The author of this article is William Healing, family law partner at Kingsley Napley. He is writing about a recent high-profile law case raising major issues for wealth planning. The views expressed aren’t necessarily the same as those of this publication but the editors here are pleased to share these expert insights.

Media reporting of divorce financial cases is troublesome. It is difficult for the parties, who are often high-profile as well as high-net-worth, their advisors and the media.

Do wealthy parties, as the judge put it in this summer’s case of Cooper-Hohn v  Hohn (the divorce of the billionaire hedge fund manager and philanthropist by his American chief executive wife), want their finances splashed in the newspapers on the nation’s breakfast tables the next morning? The answer is of course not, but in practice these days they rarely have a choice.

Traditionally, press members and the public were not allowed to cross the threshold of the court-room door in family law cases. But a new open door policy introduced in 2009 permitted accredited members of the media to sit in on family law cases. The brother of Diana Princess of Wales, Earl Spencer, together with his wife tried unsuccessfully to exclude the press from the court room when the new rules arrived. Simply being a public figure, the Court said was no justification to shutting the door to the media.

The trouble is deeper, however, than whether journalists can always come in to court. No-one is yet clear on how much they can actually report. The door is therefore ajar rather than fully open.

This all provides a recipe for confusion when the media want to report big-ticket high value divorce cases so it’s hardly surprising that Sir Chris Hohn tried to test the parameters.

In July this year his lawyers made an application for a ban on press reporting of his financial details which were necessarily on the table as part of the financial settlement of his divorce.  The press were already aware of and had reported the basic facts of the marriage- vast personal wealth in excess of £1 billion – likely to make the divorce settlement the biggest in English legal history. The question was how much detail about his assets and company finances the press could report.
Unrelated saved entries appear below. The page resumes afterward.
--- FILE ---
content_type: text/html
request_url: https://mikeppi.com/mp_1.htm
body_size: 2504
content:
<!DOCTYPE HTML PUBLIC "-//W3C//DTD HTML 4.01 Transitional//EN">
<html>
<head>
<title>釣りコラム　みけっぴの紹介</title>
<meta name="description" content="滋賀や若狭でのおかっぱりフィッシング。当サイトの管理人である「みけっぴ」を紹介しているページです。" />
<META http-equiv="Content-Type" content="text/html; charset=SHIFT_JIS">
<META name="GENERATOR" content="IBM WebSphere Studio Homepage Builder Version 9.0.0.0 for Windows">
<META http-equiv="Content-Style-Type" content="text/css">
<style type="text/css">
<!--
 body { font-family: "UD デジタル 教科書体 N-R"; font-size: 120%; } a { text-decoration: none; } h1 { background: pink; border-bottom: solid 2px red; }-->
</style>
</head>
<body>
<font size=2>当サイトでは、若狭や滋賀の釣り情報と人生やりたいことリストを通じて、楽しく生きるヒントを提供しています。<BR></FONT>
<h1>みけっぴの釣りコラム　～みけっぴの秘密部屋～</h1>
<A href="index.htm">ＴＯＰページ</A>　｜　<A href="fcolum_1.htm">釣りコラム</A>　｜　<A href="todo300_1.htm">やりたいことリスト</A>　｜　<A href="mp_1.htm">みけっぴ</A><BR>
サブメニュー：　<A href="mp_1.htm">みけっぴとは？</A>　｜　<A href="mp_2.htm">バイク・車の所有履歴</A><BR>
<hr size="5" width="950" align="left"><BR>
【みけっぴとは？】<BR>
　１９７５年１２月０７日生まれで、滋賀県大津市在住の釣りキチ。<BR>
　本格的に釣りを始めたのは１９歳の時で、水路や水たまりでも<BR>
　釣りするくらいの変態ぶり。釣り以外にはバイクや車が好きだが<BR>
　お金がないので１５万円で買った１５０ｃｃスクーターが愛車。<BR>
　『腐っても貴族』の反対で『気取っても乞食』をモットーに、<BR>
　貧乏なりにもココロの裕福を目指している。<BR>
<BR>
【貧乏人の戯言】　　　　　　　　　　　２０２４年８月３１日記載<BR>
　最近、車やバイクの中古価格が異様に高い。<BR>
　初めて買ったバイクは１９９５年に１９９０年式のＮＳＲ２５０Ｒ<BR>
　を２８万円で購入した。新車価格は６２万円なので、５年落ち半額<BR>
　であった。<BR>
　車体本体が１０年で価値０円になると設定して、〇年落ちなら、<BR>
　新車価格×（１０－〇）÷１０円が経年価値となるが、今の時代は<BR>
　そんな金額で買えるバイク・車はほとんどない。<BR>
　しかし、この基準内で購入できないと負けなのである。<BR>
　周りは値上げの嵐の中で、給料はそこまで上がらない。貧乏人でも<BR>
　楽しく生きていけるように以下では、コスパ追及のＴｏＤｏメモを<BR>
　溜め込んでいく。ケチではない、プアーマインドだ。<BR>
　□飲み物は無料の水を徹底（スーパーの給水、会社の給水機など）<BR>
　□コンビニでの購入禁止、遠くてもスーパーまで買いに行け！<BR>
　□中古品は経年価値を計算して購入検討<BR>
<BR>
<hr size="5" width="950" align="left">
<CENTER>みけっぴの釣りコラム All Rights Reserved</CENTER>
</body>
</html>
In the event the Judge (Mrs Justice Roberts) recognised there was a legitimate public interest in the case due to the Husband pleading exceptional contribution (he argued that his exceptional talent (“genius”) justifies an extra share of the assets over and above 50 per cent which is often now the norm in English divorce awards since the House of Lords decision [White] in 2000). She refused to impose a “blanket ban” on the reporting of the case but prohibited coverage of certain “confidential and commercially sensitive financial information”.